I am used to using all kinds of soup products to keep my skin moist and my stomach moist as soon as autumn comes. But the recent physical examination found that uric acid was close to the critical value, so I began to study the light but still delicious soup. This mushroom soup doesn't use bones or chicken, duck and fish as the bottom of the soup. But it tastes very fresh. Mushroom is rich in amino acids and high in fiber content. With tofu quality protein, it's also a nutritious and comprehensive meal.
Step1:Clean and slice the fungus or tear it. You can match whatever you like. But more than 3 kinds are recommended. Cut the sausage into pieces. Cut the frozen tofu into pieces.
Step2:(how can this picture not be completely displayed...) Cut the onion into large pieces. Take the root and the old stalk from the coriander. Take scallion, peel garlic, slice ginger, and add some pepper.
Step3:The pork is minced with fat and meat. The proportion of fat and thin is 5-5, which is the most tender and not greasy. I chose the thinner one to lose weight. If you have free time, you can chop it by yourself. It will be more tender. Add 2 / 3 of the meat filling water (several times), salt, pepper, ginger powder, onion powder, cornflour, soy sauce and sugar. Stir in one direction until thick. I also added some yam powder to add crisp taste.
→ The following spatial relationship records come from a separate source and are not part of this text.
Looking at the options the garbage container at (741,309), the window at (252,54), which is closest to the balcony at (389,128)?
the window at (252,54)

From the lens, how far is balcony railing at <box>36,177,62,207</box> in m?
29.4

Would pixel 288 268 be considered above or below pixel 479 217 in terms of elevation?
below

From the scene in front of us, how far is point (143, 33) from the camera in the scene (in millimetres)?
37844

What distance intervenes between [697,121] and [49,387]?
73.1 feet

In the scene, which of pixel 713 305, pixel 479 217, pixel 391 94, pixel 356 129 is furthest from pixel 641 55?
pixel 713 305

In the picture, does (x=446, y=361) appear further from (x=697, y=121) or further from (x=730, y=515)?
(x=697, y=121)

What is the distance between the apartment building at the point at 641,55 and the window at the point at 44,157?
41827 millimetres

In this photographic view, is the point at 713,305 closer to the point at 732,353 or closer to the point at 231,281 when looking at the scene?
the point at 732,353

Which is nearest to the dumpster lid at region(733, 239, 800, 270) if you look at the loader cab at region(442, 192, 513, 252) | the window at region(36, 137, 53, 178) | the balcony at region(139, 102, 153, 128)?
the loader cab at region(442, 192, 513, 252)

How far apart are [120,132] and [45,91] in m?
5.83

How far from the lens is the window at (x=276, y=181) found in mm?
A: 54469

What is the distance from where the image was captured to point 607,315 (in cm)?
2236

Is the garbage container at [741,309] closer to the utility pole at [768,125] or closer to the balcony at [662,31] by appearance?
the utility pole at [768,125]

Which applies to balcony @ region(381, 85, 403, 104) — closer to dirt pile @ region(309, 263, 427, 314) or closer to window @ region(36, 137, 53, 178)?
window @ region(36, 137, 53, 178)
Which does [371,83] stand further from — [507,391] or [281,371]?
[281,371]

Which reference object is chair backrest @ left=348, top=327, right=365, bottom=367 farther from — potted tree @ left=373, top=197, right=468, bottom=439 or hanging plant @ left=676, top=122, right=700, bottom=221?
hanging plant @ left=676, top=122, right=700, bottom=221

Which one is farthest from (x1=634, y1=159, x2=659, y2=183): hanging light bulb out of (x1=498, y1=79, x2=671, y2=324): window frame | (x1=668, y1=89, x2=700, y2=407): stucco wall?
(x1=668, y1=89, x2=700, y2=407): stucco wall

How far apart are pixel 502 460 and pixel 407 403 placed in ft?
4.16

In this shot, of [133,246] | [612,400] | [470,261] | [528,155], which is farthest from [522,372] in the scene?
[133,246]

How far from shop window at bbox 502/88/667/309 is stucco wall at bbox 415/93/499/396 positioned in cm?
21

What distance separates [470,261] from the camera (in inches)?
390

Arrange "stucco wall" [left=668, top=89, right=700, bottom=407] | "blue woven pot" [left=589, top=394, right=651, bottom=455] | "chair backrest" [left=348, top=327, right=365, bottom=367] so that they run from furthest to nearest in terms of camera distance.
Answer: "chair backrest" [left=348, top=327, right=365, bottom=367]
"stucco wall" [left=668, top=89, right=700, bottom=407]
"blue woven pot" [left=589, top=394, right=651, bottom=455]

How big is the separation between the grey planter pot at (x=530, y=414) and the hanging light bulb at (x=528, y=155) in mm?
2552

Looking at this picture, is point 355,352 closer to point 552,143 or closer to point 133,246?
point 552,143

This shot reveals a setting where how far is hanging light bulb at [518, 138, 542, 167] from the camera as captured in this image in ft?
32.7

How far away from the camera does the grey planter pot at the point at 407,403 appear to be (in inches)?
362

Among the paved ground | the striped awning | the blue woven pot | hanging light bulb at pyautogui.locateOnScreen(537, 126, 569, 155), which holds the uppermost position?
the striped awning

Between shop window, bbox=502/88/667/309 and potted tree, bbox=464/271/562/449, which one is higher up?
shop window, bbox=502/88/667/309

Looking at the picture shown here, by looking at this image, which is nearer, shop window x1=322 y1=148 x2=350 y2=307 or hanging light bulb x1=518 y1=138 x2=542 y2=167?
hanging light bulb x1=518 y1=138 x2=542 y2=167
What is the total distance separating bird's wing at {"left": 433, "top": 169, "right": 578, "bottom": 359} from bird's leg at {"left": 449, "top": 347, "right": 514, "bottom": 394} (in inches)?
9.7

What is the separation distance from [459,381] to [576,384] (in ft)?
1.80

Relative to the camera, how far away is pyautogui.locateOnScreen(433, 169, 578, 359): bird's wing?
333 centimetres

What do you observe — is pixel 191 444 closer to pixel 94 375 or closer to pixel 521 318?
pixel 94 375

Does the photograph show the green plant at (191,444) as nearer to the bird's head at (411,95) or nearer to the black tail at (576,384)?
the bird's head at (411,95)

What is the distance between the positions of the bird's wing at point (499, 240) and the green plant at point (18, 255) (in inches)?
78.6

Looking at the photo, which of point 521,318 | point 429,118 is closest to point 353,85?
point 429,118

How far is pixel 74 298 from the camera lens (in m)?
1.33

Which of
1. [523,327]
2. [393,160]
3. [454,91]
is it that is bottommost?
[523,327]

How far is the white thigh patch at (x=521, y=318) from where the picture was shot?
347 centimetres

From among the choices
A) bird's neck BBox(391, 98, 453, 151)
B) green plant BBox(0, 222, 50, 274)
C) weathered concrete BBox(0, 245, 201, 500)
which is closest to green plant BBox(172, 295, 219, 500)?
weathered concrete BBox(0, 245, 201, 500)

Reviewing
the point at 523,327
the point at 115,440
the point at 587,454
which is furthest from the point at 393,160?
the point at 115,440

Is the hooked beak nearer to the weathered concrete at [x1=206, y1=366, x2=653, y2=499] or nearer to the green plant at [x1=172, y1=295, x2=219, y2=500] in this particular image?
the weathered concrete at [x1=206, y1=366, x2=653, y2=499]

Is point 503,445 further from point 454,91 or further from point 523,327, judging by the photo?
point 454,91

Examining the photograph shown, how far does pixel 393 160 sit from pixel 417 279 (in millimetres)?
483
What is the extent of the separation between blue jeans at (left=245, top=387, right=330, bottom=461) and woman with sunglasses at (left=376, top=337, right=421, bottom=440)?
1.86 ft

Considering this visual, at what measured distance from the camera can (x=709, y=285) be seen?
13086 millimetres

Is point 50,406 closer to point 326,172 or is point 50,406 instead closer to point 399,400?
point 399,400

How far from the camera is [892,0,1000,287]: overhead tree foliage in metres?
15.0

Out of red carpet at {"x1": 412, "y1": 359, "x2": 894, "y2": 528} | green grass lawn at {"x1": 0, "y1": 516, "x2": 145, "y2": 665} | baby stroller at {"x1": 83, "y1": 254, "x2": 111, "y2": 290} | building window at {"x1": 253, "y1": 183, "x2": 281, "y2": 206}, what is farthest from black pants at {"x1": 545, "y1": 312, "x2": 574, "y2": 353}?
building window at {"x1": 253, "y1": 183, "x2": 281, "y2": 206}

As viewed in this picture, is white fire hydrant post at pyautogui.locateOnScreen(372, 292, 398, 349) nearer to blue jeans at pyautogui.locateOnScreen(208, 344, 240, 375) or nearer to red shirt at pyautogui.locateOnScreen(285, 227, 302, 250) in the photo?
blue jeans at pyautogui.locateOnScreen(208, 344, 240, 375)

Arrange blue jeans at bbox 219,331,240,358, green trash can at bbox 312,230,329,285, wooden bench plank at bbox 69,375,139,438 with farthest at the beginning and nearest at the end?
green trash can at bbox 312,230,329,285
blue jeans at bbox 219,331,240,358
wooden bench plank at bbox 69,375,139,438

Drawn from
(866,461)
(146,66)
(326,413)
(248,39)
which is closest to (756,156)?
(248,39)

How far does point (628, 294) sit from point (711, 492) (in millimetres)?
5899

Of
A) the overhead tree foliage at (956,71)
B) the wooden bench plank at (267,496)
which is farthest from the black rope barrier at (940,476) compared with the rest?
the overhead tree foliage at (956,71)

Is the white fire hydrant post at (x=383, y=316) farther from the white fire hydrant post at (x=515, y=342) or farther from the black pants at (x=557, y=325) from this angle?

Step4:Heat the next small spoon of oil in the pot (lard is the best choice for this soup. If you don't like it, use ordinary oil). Pour the materials in step 2 into the burning incense. Stir fry the mushroom slightly. Add water and boil.
Step5:Boil the water and simmer for 20 minutes. Put in fish balls, ham sausage, pork balls (or other balls you like. I think hand-made beef balls are the best but they are really expensive.) Add salt and cook for 5 minutes. Sprinkle with medlar, scallion, pepper and coriander, and you will be out of the pot. You can also add chicken essence and sesame oil according to your taste. I didn't put any.
Step6:It's good for your skin to drink more soup. This soup doesn't have meat stewed repeatedly for a long time, so the purine content is lower than the stew.
Step7:You can also cook more soup with other green vegetables and vermicelli as the bottom of hot pot soup, but you need to dip it. The flavor of this dish comes from the combination of various mushroom. Onion and coriander are essential. If you like, stew some spareribs. It will be rich.
Cooking tips:There are skills in making delicious dishes.